The HOPE Committee is comprised of multidisciplinary members with professional backgrounds in pharmacy, medicine, nursing, and behavioral health. The HOPE Committee will work from a framework based on six elements: 1) Establishing IHS policies; 2) Training Health Care Providers; 3) Ensuring Effective Pain Management; 4) Increasing Access to Naloxone; 5) Expanding access to Medication Assisted Treatment (MAT); and 6) Reducing the inappropriate use of methadone for pain management. Read more about this new committee in a recent letter sent to Tribal leaders and Urban leaders on the efforts of IHS to combat the opioid epidemic facing American Indian and Alaska Native communities.
The Indian Health Service policy on “Chronic Non-Cancer Pain” outlines prescribing guidelines for IHS prescribers. The policy is currently under revision to align with the Centers for Disease Control and Prevention’s “Guideline for Prescribing Opioids for Chronic Pain.”
IHS requires healthcare providers working in IHS federal-government-operated facilities, including doctors, pharmacists, nurse practitioners and other providers who prescribe opioids, to check state Prescription Drug Monitoring Program (PDMP) databases prior to prescribing and dispensing opioids for pain treatment longer than seven days and periodically throughout chronic pain treatment —one of the first such actions by any federal agency involved in direct medical care.
Checking a PDMP before prescribing helps to improve appropriate pain management care, identify patients who may have an opioid abuse problem and prevent diversion of drugs. PDMPs are state-based, electronic databases that collect data on controlled medications dispensed by registered pharmacies operating within the state.
These two policies formalize the IHS practice of ensuring safe and appropriate opioid prescribing practices for more than 1,200 IHS prescribers.
IHS also focuses its efforts to combat prescription drug misuse in American Indian and Alaska Native communities by requiring prescribers to take mandatory training on proper opioid prescribing to provide quality care to American Indian and Alaska Native patients. To date, IHS has trained 96% of its workforce. Prescribers are required to take refresher training every three years.

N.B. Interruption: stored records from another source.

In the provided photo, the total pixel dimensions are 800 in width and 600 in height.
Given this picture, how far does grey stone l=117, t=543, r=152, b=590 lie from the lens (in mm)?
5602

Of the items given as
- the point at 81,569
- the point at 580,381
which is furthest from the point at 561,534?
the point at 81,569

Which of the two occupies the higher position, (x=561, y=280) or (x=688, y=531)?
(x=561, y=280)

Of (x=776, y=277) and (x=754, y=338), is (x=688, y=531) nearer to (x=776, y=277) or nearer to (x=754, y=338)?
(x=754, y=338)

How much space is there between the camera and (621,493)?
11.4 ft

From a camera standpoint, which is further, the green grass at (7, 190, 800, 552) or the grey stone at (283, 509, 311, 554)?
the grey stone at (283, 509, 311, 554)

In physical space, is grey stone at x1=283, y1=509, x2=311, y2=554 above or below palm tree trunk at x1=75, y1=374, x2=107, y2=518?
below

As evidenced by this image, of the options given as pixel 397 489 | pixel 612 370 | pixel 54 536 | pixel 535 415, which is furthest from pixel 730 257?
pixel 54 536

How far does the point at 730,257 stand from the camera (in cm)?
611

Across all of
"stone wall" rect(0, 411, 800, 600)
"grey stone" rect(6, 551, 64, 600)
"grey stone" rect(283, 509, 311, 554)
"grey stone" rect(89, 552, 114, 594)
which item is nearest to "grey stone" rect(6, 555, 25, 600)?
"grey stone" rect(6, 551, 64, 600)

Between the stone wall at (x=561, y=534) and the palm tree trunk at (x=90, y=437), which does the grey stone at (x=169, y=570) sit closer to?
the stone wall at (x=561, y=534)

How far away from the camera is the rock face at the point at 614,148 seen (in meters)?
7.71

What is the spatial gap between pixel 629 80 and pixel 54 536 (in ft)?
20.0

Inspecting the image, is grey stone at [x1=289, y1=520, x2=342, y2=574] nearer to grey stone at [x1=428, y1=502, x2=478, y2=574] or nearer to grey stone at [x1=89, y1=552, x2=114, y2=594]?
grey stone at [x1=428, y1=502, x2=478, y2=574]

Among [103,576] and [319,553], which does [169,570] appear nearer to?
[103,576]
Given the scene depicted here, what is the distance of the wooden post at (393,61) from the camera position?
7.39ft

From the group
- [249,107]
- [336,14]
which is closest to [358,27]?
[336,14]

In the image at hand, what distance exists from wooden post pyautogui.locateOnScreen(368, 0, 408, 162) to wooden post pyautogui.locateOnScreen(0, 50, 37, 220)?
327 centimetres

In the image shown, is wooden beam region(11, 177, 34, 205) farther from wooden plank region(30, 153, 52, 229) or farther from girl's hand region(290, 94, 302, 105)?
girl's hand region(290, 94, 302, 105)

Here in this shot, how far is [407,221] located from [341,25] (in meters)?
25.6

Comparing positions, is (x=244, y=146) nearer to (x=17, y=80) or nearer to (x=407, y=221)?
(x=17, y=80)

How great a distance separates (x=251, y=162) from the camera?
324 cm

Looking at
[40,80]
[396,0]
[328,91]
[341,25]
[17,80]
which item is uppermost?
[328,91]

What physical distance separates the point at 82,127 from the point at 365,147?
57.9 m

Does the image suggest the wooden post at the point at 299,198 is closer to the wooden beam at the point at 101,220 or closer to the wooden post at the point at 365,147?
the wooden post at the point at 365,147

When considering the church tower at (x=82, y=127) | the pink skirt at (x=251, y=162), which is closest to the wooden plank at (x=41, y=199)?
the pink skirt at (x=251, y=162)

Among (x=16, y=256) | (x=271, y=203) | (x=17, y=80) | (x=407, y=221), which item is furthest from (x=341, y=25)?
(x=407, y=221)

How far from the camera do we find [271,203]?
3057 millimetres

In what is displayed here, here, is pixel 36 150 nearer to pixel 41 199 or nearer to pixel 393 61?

Another component of our opioid work is increasing access to naloxone, an opioid overdose reversal drug, through co-prescribing and ensuring first responders have the life-saving medication. An announcement in December 2015, took the first step for IHS to train and equip hundreds of BIA law enforcement officers with naloxone. Co-prescribing ensures those at greater risk for opioid overdose have access to naloxone.
These actions will build on the National Pain Strategy and the five specific strategies HHS has prioritized to combat the ongoing opioid crisis: strengthening public health surveillance, advancing the practice of pain management, improving access to treatment and recovery services, targeting availability and distribution of overdose-reversing drugs, and supporting cutting-edge research.